As for the erotylid beetles named "Cryptophilus integer" by researchers for more than a century, Esser determined that they were two species. One was C.propinquus, also known as C.fluminalis. The other, Esser at first identified as C.simplex, established as Paramecosoma simplex by Thomas Wollaston in 1857. However, he soon discovered a still older description of the "other C.integer": Typhaea angusta by Wilhelm Rosenhauer in 1856, now C.angustus. Reitter's comparison of the beetles he called "C.integer" with C.obliteratus suggest that his "C.integer" specimens were more likely than not C.angustus.
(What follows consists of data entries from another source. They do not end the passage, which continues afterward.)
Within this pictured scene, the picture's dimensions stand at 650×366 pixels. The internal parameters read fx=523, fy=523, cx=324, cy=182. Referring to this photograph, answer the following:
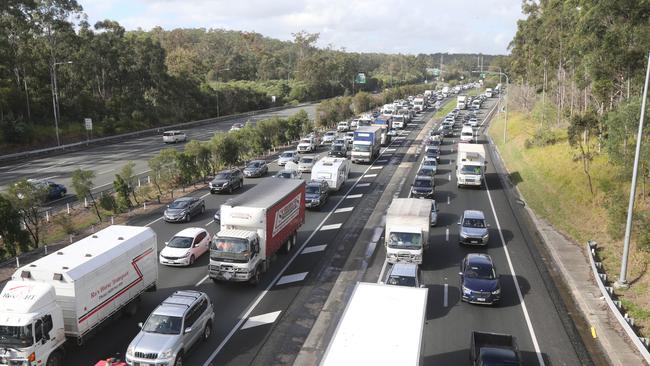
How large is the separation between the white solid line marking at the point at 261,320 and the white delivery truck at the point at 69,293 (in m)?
4.45

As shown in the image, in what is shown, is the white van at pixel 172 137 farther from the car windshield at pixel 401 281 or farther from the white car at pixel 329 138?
the car windshield at pixel 401 281

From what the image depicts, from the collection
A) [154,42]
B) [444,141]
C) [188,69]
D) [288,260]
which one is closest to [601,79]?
[288,260]

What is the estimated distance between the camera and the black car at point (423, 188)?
3825 centimetres

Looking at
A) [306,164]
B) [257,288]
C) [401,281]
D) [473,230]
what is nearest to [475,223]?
[473,230]

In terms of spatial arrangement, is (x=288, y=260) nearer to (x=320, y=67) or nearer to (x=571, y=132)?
(x=571, y=132)

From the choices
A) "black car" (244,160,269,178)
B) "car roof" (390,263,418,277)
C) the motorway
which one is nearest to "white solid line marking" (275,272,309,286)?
"car roof" (390,263,418,277)

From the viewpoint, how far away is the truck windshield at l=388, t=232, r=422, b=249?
2511 cm

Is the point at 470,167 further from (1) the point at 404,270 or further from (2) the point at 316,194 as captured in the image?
(1) the point at 404,270

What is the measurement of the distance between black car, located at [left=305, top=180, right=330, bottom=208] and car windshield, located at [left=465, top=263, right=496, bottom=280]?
15.2m

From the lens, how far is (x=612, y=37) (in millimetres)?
33406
In 2019, the nomenclatural problem of the type species of Cryptophilus being a Micrambe was resolved when Esser, Matthew Gimmel and Richard Leschen re-fixed the type to C.obliteratus, which was unaffected by the entire "C.integer" confusion.

===Species===
About 10 species were named in the genus Cryptophilus as of 2020:
- Cryptophilus angustus (Rosenhauer, 1856) (= C.balearicus, C.barnevillei, C.ceylonicus, C.debilis, C.frater, C.integer (auct. nec Heer 1841, in part), C.muticus, C.simplex)
- Cryptophilus cryptophagoides Grouvelle, 1916
- Cryptophilus hiranoi Sasaji, 1984
- Cryptophilus kurbatovi Lyubarsky, 2010
- Cryptophilus minimus Grouvelle, 1914
- Cryptophilus mirus Grouvelle, 1914
- Cryptophilus obliteratus Reitter, 1874 (= C.seriatus)
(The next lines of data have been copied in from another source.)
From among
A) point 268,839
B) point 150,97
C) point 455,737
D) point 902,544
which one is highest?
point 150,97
- Cryptophilus propinquus Reitter, 1874 (= C.fluminalis, C.integer (auct. nec Heer 1841, in part), C.propinguus (lapsus))
- Cryptophilus quadrisignatus Motschulsky, 1860

The Barcode of Life Data System Cytochrome c oxidase subunit I sequence data suggest the existence of at least two further (sub)species, undescribed as of 2025:
- Cryptophilus sp. "SAEVG Morph0281" (COI-5P sequence, Costa Rica, India, Western Australia)
- Cryptophilus sp. "TJH-2004" (COI-3P sequence, unknown locality)

Fossil remains found in Baltic amber were assigned to this genus.